Olive Ann Beech

Olive Ann Beech ( born September 25, 1903 in Waverly, Kansas, † July 6, 1993 in Wichita, Kansas) was an American entrepreneur.

Childhood and youth

Born as Olive Ann Mellor, daughter of a real estate agent, she grew up in the city of Paola.

It is narrated that her mother should have recognized early the talent of the small Olive Ann in dealing with money. So it has to have at the age of 7 years with a private bank account, they too should have already had an available proxy for the bank transactions of their parents at age 11.

When the family had moved in 1917 to Wichita, Olive Ann attended the American Secretarial and Business College there. At the age of 18 she left Wichita and joined a job as a secretary at a company in Kansas.

Entry into the aviation

In 1924, Olive Ann Mellor had the first contact with the aviation industry when she was hired as Sektretärin in the company of Walter Beech, the Travel Air Company.

She was the only woman in addition to the 12 male employees, they also did not have a pilot's license, while all other operating employees had a pilot's license. However, she was eager to learn and capable of learning and could be explained by the chief designer of the company with reference to a drawing, the various components of an aircraft. This drawing is said to have used for many years in the training of newly hired secretaries.

Quickly Olive Ann worked in the company up, was an office manager and later executive secretary of Walter Beech.

In 1930 she married her boss.

The young entrepreneur

With the merger of Beechs business with the company Curtiss -Wright as a result of the world economic crisis and the associated move of the couple to New York Olive Ann Beech was unemployed, but already in 1932, she returned with her ​​husband back to Wichita, and the two formed there the Beech Aircraft Company.

While Walter intensively the design and construction of new aircraft models turned, especially the construction of a rapid and convenient business aircraft, Olive Ann was responsible for the business side of the company.

Over the next few years, the now renamed Beech Aircraft Corporation Company became one of the most successful companies in the aircraft industry.

When Walter Beech in 1940 became seriously ill and had to stay in hospital for nearly a year Olive Ann took over the operation solely responsible.

After her husband, with whom she had two daughters together, died of a heart attack in November 1950, she led the company continued in its sense, and not less successful.

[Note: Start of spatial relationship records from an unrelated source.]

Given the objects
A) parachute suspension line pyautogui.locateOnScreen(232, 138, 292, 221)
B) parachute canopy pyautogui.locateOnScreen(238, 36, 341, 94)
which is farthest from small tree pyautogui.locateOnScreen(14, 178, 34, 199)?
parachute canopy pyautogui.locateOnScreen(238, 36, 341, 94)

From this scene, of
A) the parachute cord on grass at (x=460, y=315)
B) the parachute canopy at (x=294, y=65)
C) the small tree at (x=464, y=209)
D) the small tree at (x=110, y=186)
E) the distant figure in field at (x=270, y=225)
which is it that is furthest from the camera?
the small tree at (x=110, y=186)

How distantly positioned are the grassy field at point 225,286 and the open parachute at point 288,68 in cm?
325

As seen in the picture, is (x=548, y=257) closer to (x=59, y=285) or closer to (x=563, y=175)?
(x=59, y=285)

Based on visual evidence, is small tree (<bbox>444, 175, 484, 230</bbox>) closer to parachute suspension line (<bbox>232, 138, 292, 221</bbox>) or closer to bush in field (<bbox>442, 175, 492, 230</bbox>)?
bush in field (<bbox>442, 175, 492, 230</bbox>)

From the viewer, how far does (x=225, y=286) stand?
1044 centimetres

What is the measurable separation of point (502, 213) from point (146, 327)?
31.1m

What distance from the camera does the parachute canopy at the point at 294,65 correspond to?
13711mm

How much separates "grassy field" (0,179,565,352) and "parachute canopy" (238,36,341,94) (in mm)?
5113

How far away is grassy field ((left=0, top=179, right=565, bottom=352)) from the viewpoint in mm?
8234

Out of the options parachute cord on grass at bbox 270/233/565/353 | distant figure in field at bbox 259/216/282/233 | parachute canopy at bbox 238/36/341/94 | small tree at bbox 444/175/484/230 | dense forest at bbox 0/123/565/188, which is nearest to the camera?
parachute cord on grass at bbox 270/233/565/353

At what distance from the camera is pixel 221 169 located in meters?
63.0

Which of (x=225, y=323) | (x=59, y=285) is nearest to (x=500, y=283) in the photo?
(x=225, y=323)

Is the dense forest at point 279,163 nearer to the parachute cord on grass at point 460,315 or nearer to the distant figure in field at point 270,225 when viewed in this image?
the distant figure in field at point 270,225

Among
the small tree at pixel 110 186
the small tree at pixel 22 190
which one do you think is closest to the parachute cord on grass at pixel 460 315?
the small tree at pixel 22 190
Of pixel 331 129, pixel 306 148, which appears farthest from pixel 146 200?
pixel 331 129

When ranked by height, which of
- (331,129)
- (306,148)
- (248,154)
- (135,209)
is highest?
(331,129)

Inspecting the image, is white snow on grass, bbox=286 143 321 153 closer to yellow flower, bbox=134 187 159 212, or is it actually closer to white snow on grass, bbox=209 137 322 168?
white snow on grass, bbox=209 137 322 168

The "First Lady of Aviation "

Under her leadership, the company expanded later known as Beechcraft, over the next 30 years to more than 10,000 employees.

As Beechcraft in February 1980 with the company Raytheon merged, Olive Ann Beech was voted one of the board members of Raytheon. In 1982 she retired from the management of the enterprise.

For their importance in the U.S. aerospace industry, she received numerous awards and is known in the U.S. as the " First Lady of Aviation ".

Olive Ann Beech has made to her life no pilot's license.